━━━ DOCUMENT EXCERPT ━━━

For Jim, Season 1 starts with relatively high entropy (3.649), indicating a diverse range of letter usage in his dialogue. Entropy declines slightly in Seasons 2 and 3, reaching its lowest point in Season 3 (3.458), which reflects a more consistent and streamlined textual style during that period. Entropy stabilizes from Seasons 4 to 7, before showing a gradual increase in Seasons 8 and 9, peaking at 3.695 in the final season. This rise in later seasons shows his real character development, and the low point of Season 3 is a great representation of how his character was feeling during that time - lost, confused and set aside.

In [25]:
#saving the image
#fig.write_image('graphs/entropy_jim_by_season.png', engine="kaleido")

Pam

In [26]:
pam_entropy_season_one = pam[pam['season'] == 1]['entropy'].mean()
pam_entropy_season_two = pam[pam['season'] == 2]['entropy'].mean()
pam_entropy_season_three = pam[pam['season'] == 3]['entropy'].mean()

━━━ INFORMATION GIVEN ━━━

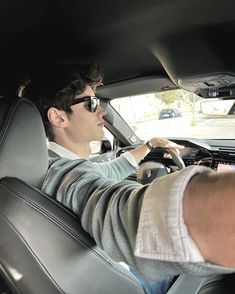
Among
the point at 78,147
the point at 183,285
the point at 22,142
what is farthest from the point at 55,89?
the point at 183,285

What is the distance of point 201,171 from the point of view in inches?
27.7

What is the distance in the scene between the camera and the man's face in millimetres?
1513

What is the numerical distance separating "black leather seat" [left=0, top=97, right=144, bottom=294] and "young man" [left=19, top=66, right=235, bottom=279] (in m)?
0.06

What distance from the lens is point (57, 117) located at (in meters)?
1.50

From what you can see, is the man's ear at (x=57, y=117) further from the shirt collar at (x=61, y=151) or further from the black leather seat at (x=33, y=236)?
the black leather seat at (x=33, y=236)

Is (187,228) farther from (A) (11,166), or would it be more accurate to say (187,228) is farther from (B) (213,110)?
(B) (213,110)

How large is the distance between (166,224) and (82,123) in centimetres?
93

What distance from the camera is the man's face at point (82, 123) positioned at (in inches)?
59.6

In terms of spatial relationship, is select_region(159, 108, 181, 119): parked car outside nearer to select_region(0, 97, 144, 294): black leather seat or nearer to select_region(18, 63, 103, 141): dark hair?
select_region(18, 63, 103, 141): dark hair

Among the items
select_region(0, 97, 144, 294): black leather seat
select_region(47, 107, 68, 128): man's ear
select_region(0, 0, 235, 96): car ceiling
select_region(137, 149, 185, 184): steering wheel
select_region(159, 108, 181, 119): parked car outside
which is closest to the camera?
select_region(0, 97, 144, 294): black leather seat

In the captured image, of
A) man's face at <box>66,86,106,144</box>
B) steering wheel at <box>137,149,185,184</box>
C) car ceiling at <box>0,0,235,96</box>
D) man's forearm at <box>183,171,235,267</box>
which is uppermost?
car ceiling at <box>0,0,235,96</box>

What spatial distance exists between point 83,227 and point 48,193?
0.16 metres

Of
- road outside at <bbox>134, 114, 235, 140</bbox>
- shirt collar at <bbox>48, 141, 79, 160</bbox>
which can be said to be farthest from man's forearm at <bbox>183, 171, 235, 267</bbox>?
road outside at <bbox>134, 114, 235, 140</bbox>

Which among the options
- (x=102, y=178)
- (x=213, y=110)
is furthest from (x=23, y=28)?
(x=213, y=110)
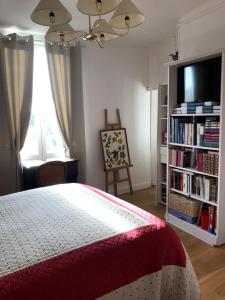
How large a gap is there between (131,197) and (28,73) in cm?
250

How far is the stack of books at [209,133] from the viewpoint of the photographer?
2555mm

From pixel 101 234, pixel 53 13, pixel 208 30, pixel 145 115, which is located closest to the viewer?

━━━

- [DIRECTIONS FOR THIS TASK]
Answer these questions about the entropy analysis excerpt:
(a) What entropy value does Jim's dialogue have in Season 1?
(b) In which season does Jim's entropy peak, and at what value?
(c) What file path appears in the commented-out line for saving the image?

- [ANSWER TO THE TASK]
(a) 3.649
(b) Season 9, the final season, at 3.695
(c) graphs/entropy_jim_by_season.png